Start
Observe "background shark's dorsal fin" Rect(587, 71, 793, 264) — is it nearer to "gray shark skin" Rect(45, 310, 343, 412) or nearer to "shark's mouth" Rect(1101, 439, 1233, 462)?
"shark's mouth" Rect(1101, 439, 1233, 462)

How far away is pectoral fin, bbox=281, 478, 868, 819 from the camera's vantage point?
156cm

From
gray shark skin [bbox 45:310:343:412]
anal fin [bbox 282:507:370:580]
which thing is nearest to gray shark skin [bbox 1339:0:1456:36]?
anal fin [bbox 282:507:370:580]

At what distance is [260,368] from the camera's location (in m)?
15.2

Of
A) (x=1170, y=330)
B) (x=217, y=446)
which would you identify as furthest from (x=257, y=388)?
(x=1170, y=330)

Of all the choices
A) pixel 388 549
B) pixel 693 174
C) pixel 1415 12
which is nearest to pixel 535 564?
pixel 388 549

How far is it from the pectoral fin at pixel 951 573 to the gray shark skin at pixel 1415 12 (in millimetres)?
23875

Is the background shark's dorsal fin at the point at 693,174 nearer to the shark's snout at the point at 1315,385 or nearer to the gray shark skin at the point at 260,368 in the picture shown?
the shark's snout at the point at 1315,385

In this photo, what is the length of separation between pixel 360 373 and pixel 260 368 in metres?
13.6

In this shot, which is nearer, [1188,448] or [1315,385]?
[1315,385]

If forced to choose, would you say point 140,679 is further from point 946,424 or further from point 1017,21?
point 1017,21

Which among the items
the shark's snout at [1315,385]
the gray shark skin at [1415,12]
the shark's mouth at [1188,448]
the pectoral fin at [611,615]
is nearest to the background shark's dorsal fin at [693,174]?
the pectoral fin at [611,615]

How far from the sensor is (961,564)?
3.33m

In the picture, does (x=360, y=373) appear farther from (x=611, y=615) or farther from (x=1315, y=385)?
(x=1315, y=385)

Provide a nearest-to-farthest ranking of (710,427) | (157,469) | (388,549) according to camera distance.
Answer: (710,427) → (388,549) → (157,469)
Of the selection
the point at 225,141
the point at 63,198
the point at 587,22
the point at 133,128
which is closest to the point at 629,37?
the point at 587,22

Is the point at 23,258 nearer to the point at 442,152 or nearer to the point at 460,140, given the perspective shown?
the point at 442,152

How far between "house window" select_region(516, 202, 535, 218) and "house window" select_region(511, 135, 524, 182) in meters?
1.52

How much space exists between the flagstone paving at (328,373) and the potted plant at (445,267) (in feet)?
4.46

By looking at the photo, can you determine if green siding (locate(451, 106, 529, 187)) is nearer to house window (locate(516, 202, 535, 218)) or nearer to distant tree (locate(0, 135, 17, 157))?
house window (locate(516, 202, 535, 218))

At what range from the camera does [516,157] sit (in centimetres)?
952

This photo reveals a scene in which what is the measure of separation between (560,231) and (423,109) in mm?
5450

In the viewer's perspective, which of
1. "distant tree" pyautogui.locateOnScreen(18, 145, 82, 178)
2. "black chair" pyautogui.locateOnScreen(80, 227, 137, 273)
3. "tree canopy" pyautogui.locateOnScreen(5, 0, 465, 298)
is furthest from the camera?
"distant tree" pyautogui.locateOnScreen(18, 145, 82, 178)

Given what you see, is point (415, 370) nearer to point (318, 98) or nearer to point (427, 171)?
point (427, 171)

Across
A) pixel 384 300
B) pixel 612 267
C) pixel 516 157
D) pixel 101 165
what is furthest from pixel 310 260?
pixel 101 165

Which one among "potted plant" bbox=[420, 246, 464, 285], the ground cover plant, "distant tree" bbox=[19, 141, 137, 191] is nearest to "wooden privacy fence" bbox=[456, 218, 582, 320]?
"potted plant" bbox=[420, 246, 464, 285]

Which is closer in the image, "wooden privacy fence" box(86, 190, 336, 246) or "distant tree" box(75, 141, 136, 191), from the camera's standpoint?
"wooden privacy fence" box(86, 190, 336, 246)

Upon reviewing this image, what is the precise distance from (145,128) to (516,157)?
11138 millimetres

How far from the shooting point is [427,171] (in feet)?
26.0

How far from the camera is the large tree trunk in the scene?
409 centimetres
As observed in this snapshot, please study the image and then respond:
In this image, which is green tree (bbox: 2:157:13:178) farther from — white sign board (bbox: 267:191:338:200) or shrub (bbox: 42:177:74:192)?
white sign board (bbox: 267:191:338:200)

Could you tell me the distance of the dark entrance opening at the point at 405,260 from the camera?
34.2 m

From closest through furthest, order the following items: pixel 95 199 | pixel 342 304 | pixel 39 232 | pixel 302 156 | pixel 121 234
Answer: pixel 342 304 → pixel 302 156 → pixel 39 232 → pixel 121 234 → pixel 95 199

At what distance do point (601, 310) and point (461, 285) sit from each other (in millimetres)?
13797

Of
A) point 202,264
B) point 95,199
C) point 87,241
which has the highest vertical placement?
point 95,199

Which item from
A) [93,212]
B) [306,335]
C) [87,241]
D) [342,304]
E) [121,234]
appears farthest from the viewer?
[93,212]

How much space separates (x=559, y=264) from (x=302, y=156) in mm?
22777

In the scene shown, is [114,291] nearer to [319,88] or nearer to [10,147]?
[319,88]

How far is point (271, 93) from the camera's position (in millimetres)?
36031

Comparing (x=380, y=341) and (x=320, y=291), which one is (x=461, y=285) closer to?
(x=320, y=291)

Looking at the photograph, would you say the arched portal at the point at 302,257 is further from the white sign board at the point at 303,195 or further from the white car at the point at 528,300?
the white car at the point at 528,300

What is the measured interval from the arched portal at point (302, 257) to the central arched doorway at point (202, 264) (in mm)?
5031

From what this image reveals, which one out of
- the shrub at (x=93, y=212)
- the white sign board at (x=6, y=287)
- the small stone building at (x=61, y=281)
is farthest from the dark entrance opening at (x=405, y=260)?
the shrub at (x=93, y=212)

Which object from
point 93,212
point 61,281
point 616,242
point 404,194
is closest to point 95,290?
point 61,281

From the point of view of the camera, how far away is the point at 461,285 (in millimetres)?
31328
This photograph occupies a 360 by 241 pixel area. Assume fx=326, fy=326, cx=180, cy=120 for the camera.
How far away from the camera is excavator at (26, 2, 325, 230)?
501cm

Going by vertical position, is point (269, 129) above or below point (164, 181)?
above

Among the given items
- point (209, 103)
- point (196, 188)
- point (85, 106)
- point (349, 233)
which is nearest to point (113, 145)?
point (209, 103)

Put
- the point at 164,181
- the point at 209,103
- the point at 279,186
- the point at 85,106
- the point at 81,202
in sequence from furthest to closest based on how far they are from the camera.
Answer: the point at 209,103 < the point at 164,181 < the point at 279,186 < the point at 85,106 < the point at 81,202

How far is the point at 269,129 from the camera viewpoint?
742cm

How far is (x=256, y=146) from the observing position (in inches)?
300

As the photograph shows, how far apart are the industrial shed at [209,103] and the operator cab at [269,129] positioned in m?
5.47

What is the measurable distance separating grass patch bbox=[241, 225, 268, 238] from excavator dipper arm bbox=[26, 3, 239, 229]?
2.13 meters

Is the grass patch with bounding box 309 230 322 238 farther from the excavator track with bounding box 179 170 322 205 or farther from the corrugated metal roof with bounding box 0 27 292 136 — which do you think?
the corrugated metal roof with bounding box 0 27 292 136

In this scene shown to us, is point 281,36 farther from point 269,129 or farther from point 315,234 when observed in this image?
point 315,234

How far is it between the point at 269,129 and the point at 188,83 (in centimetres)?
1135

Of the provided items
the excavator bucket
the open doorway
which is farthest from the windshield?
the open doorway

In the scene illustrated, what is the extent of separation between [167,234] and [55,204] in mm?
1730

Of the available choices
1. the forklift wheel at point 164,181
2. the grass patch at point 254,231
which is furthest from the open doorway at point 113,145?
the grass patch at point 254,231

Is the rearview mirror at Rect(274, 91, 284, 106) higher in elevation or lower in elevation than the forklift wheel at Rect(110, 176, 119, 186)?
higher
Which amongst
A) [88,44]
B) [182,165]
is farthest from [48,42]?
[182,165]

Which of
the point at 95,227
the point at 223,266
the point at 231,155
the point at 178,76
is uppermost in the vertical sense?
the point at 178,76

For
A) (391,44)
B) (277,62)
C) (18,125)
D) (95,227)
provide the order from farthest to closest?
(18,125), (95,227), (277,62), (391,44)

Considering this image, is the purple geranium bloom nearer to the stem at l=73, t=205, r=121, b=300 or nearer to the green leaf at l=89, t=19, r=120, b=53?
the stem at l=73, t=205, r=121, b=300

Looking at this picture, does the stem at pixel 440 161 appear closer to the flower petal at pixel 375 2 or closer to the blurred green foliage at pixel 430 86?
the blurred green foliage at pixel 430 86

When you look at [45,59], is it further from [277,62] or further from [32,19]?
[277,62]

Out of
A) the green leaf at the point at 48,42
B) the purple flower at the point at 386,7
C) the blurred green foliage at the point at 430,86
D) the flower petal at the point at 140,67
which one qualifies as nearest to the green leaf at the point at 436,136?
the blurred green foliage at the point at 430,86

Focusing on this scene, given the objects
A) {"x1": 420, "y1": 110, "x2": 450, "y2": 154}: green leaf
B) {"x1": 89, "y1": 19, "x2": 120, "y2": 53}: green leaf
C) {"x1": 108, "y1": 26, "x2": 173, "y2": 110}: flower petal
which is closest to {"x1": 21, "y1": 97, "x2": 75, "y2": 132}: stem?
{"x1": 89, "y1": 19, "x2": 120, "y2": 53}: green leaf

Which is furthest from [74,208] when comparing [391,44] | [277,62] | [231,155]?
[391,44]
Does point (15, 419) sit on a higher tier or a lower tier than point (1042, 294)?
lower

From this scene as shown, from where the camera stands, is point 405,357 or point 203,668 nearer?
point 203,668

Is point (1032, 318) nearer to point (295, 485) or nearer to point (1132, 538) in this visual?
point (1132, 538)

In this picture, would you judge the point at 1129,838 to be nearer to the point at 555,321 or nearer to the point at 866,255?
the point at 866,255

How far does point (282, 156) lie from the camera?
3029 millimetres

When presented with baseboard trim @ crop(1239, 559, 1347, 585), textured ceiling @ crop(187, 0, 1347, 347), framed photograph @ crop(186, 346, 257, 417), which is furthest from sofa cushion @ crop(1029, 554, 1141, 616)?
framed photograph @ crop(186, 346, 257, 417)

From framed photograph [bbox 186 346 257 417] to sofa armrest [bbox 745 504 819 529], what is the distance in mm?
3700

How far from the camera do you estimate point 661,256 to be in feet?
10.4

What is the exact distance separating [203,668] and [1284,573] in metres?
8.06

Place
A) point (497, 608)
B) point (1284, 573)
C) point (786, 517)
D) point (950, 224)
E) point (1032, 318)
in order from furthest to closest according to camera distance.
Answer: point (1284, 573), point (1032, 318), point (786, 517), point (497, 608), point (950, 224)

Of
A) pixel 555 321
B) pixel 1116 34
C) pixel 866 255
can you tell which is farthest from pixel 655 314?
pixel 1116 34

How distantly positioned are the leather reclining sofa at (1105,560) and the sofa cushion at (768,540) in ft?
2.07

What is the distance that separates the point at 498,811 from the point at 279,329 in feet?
End
# Exercise goal:
Set down, unchanged, the line that contains "What is the exact" together with every later line in the records, through the last one.

# Solution for this task:
What is the exact distance separating [203,668] and [1284,573] in metres?
8.06

Place
A) point (497, 608)
B) point (1284, 573)
C) point (786, 517)
D) point (950, 224)
E) point (1032, 318)
in order from furthest to closest according to camera distance.
Answer: point (1284, 573), point (1032, 318), point (786, 517), point (497, 608), point (950, 224)

Of
A) pixel 555 321
B) pixel 1116 34
C) pixel 866 255
can you tell which is farthest from pixel 655 314?
pixel 1116 34

How distantly positioned are the leather reclining sofa at (1105,560) and the sofa cushion at (768,540) in ft?
2.07

What is the distance that separates the point at 498,811 from the point at 279,329 in feet?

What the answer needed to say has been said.